- Source text
________
I’ve posted quite a few articles about the size of genealogy databases theses past weeks. Spurred on by Randy Seaver, Valerie Craft and John Newmark, I have tried to find a reasonable answer to the question of average genealogy size.
The articles so far have looked at various issues in trying to answer that questions and presented numbers for various sites. I am collecting numbers to look beyond today’s average, but that is for another day. To wrap up this series, it might be a good idea to consider what the numbers.
After discussing how genealogy hosting sites might be biased, I tried to set some criteria to would avoid any such bias. The one site that matched those criteria is FamilyLink’s WebTree, and for that site the average size of the databases in its collection is about 12.500.
The numbers for other sites are lower, typically about 2.000 or 2.500, but the numbers for the TNG Network, possibly the least biased of all the others, are of the same magnitude.
The whole point of setting criteria was to remove bias. I am wondering though, whether I forgot to consider something. As Genealogy Software is Slow pointed out, lots of genealogy software does not handle large database large well or at all. So, to users with large database, most genealogy software is practically unusable, and they keep looking around for something better.
Perhaps those with large databases keep trying every new site they hear
about, and always try to upload their data to find out how well it works. If so,
any new site would soon have a relatively high average that will decrease over
time.
So far, the decreasing average I found for the TNG Network seems to support that theory. Perhaps the
average is closer to 5.000 than to 10.000.
There will be more numbers, but let’s assume for now that the WebTree numbers are reasonable. The informal polling I have done for opinions on average size suggests that this number is considerably larger than many expected. That sure seems an issue worth exploring. Are our own estimates too low, or is this number too high?
There are various reasons why you may believe this number to be too high. Perhaps the number is indeed relatively high, because WebTree somehow attracts relatively large databases.
Perhaps our estimates are low because we formed our estimate based on impressions we received time and time again visiting older sites, were the average is considerably lower because of the many older databases, and all the other reasons that tend to bias vendor-specific sites towards a relatively low average.
Perhaps you made some effort to estimate average size several years ago, when databases were smaller than they are now, and still have that relatively low estimate in the back of your mind.
________
- Data provided
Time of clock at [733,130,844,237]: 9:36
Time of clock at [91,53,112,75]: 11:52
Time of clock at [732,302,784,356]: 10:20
________
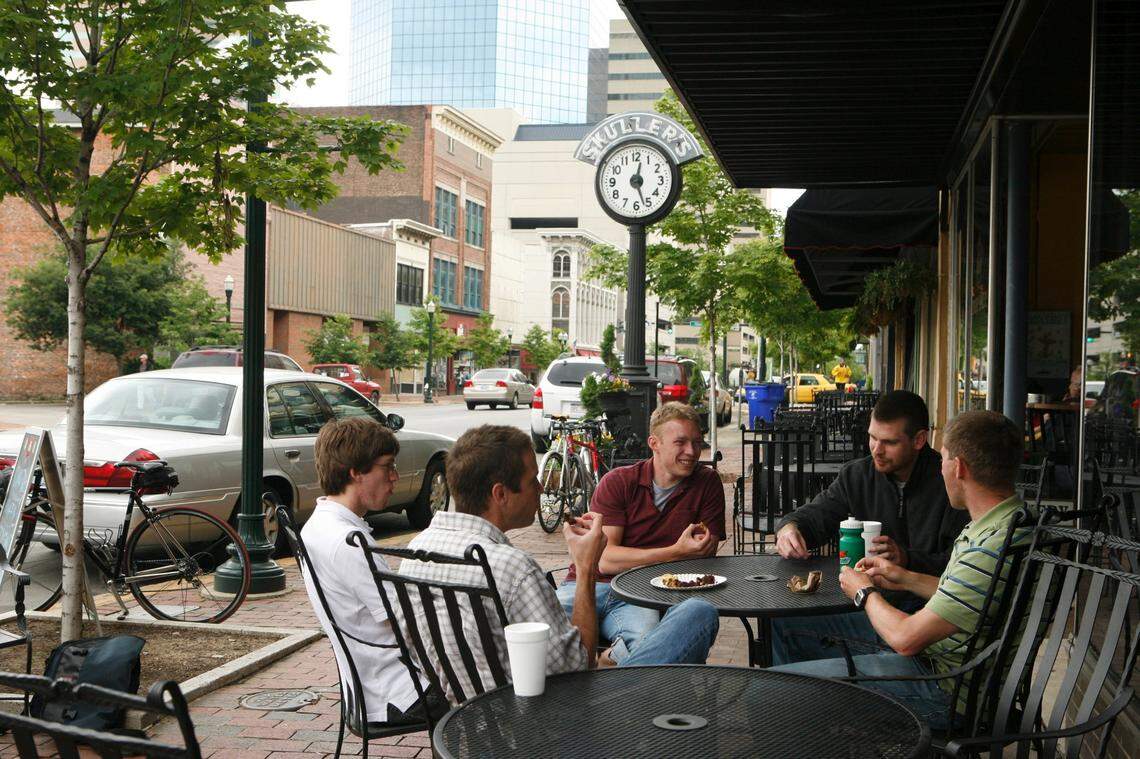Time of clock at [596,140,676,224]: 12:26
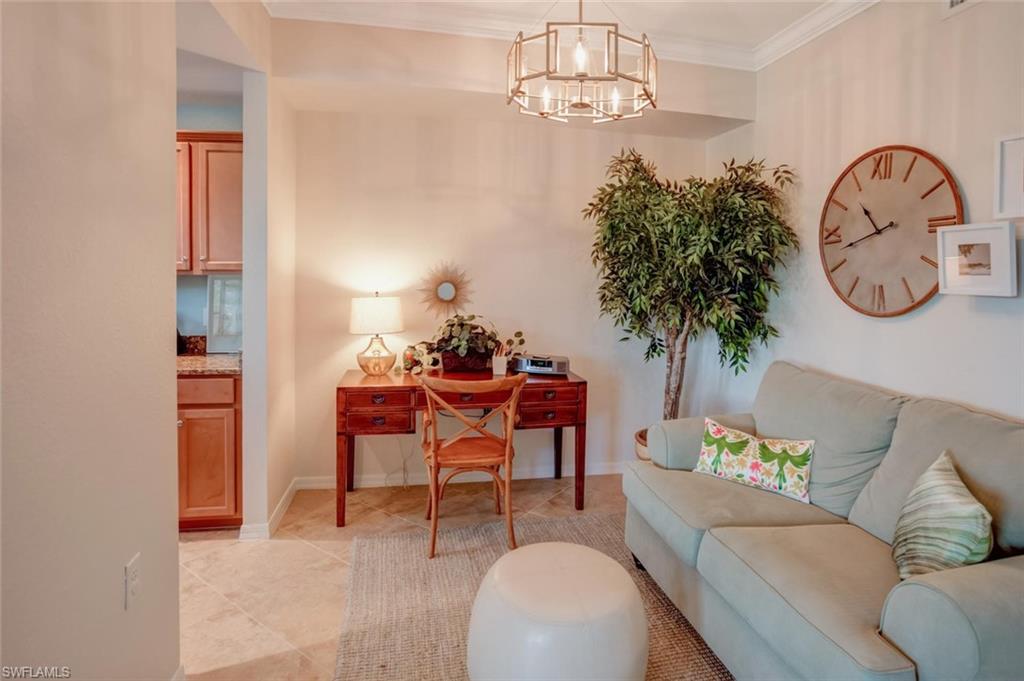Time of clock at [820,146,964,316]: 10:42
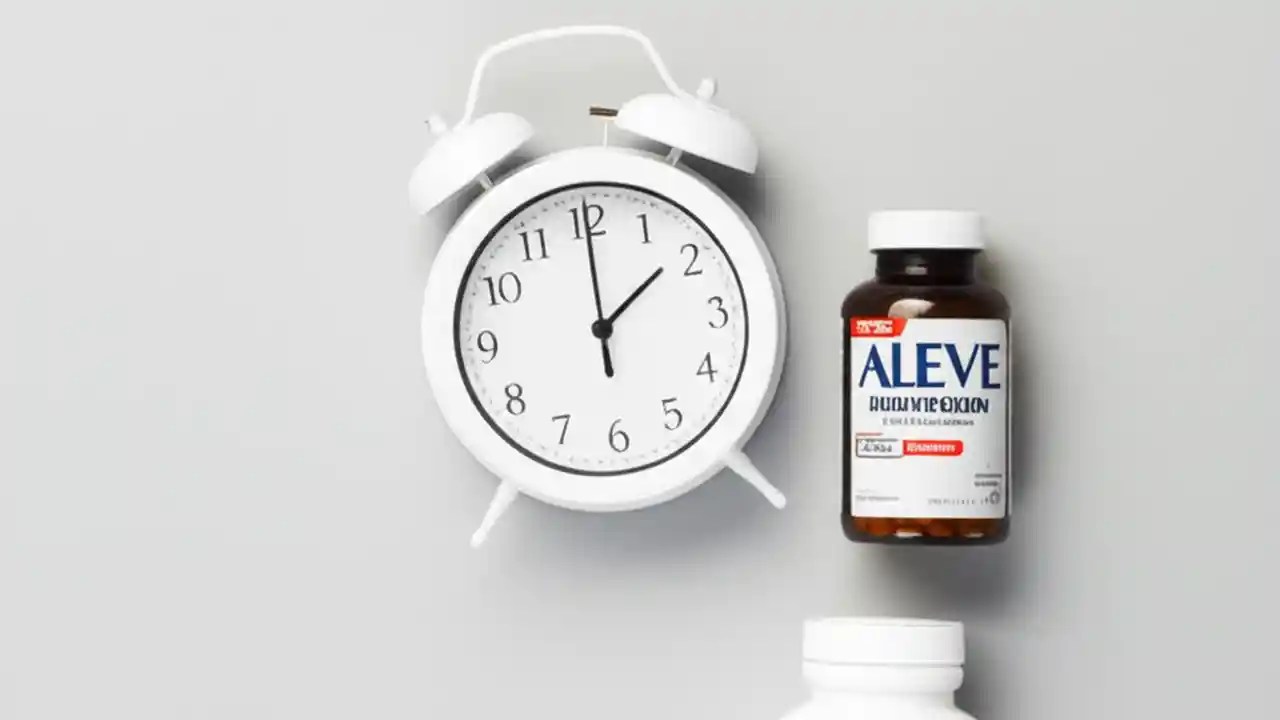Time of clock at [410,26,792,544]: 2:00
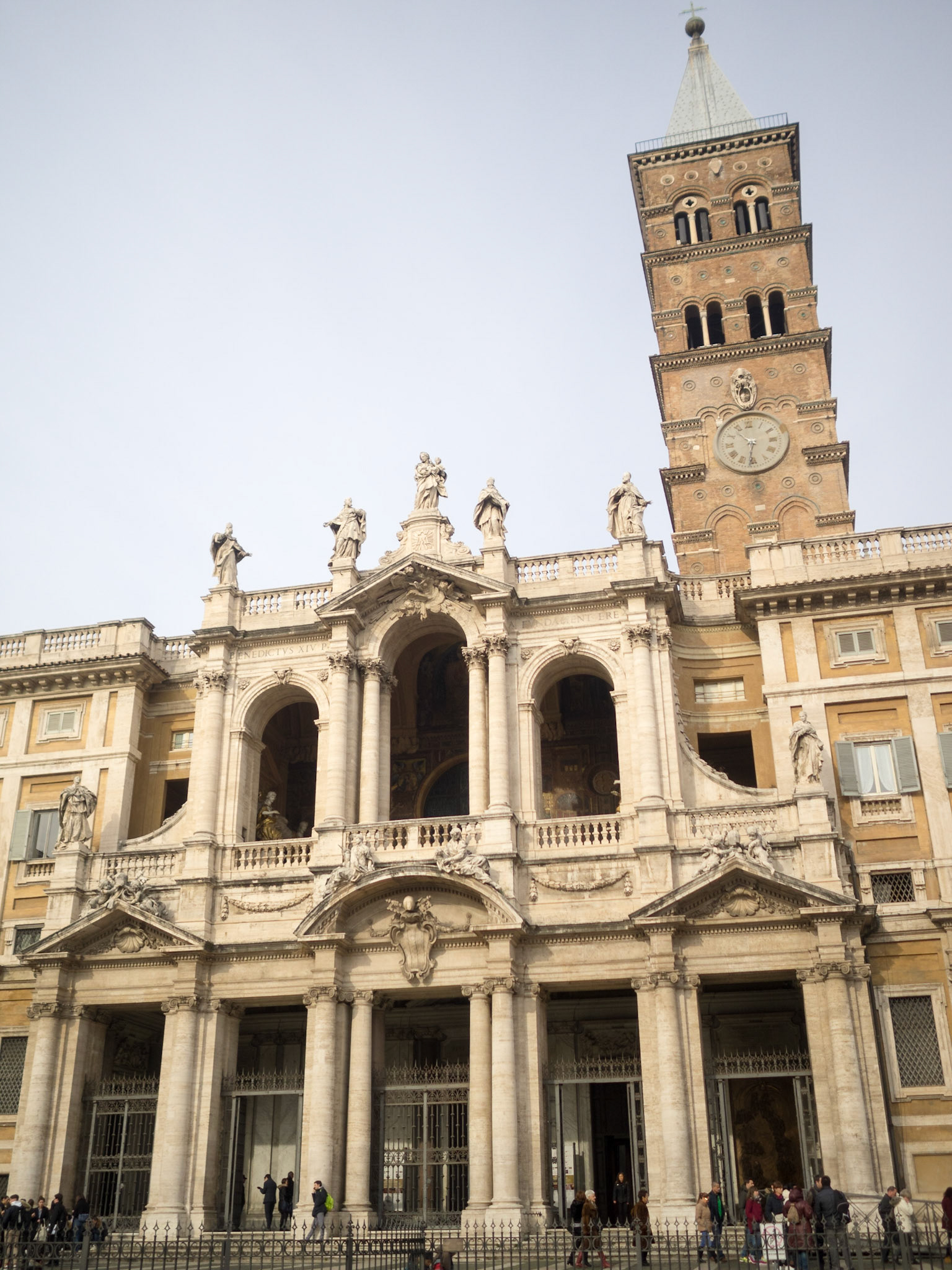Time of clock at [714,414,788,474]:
________
Answer these questions using the post on genealogy database sizes:
1. Which three people does the post credit with spurring the author on?
2. Which site was the only one that matched the author's criteria?
3. According to the post, what does lots of genealogy software not handle well or at all?

- The reply
1. Randy Seaver, Valerie Craft and John Newmark.
2. FamilyLink's WebTree.
3. Large databases.